Ken Fisher, CEO of Fisher Investments and Forbes columnist, says “it’s better to be a little early than a little late getting back into stocks.” Fisher explains that the stock market is a discounting mechanism, representing “a guess about where the economy (and corporate profits) will be 6 to 24 months in the future.”
Fisher warns not to expect an economic recovery before mid- to late-’09, but he says that does not mean that stocks won’t recover. He writes, “Stock market bottoms happen, and then stocks jolt upwards, while the economy keeps getting worse–sometimes by a lot and for a long time. Take the bear market preceding the roaring 1920s. Global stocks bottomed in June 1921, but global economies didn’t hit bottom for fully two more years. Or the 1973–74 monster bear, when stocks bottomed in October 1974 but the U.S. economy kept sliding through March 1975.”

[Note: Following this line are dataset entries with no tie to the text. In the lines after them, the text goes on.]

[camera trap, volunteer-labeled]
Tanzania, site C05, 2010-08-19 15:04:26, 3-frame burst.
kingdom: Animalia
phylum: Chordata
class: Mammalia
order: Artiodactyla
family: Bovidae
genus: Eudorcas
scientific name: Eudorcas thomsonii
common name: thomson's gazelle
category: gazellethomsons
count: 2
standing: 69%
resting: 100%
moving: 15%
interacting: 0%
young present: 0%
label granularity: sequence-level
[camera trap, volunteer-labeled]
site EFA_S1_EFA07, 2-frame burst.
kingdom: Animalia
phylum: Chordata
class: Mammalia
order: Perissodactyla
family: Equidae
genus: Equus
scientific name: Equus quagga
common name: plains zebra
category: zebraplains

Fisher goes on to say “that it’s better to be a little early than a little late in getting back into stocks. The upward move at the beginning of a bull market is almost always huge compared with the vacillations late in the bear market. If you try to pick a bottom, you will miss a good part of the action.”
He outlines five investment ideas, including Paccar (PCAR), Corning (GLW), Air Products & Chemicals (APD), Wipro (WIT) and Research In Motion (RIMM).